Spatial relationship records
▼▼▼
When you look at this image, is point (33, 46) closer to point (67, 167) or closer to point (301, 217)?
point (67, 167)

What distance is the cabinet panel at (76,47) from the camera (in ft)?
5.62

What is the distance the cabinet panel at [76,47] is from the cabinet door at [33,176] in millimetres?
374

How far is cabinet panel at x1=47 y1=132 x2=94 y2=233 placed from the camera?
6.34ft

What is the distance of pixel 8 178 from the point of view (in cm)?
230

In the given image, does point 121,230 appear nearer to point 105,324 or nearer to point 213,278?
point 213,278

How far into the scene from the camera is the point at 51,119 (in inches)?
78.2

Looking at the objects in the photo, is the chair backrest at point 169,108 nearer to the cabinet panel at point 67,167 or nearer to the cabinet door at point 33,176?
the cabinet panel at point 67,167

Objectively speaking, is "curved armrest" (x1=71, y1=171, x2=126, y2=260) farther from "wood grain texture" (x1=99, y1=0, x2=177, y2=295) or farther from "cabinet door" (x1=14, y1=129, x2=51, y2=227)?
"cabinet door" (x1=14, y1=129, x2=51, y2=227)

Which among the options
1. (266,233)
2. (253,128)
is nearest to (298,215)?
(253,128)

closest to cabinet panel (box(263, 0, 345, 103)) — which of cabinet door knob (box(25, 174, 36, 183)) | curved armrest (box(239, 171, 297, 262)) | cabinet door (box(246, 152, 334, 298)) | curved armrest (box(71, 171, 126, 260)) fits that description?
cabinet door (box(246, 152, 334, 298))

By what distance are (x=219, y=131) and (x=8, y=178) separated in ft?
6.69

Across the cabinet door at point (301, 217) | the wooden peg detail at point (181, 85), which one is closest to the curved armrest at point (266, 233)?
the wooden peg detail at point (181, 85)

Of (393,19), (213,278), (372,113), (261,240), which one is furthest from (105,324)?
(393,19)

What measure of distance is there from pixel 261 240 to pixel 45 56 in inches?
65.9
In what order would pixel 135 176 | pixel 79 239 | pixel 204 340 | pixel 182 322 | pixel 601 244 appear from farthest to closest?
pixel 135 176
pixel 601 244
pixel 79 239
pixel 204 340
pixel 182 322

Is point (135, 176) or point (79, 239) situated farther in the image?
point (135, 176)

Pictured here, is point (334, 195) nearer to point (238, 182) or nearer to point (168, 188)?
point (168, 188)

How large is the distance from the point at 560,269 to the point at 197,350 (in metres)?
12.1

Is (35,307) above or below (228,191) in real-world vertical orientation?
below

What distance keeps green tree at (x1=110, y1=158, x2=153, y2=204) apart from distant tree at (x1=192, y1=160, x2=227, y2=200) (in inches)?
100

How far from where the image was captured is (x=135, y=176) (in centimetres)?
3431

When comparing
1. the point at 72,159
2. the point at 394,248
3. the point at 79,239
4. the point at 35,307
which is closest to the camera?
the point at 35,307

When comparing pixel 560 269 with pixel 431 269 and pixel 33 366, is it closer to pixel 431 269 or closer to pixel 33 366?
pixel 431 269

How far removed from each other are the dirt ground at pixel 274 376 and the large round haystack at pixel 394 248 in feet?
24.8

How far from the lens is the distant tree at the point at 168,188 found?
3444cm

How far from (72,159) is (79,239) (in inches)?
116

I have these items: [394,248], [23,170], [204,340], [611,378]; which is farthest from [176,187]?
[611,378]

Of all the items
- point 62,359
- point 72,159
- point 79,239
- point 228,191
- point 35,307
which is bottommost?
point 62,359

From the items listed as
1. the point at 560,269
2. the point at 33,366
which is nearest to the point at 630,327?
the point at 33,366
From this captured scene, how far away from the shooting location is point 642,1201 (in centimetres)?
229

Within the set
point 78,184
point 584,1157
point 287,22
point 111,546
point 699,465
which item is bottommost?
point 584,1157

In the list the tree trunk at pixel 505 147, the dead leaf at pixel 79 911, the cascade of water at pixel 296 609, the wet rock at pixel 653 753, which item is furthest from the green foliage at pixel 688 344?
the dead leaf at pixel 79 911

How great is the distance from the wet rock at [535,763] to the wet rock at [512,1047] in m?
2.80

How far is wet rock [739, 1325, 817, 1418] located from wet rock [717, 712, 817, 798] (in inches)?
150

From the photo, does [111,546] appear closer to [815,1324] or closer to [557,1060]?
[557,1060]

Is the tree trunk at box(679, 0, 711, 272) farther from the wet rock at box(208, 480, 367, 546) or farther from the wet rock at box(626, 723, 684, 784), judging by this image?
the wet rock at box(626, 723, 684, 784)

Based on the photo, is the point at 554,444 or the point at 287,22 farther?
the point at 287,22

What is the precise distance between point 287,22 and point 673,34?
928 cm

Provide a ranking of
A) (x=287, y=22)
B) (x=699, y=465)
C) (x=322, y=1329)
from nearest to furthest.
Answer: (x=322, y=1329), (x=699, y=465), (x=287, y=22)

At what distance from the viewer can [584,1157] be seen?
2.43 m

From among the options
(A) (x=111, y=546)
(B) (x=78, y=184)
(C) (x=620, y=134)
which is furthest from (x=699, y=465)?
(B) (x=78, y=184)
▲▲▲
*Exercise aim*.
Identify each line in the records above that contains the word "camera" and copy those lines in full.

*Result of the exercise*.
What distance is the cabinet panel at (76,47) from the camera (in ft)?
How far is cabinet panel at x1=47 y1=132 x2=94 y2=233 placed from the camera?
How far into the scene from the camera is the point at 51,119 (in inches)?
which is closest to the camera?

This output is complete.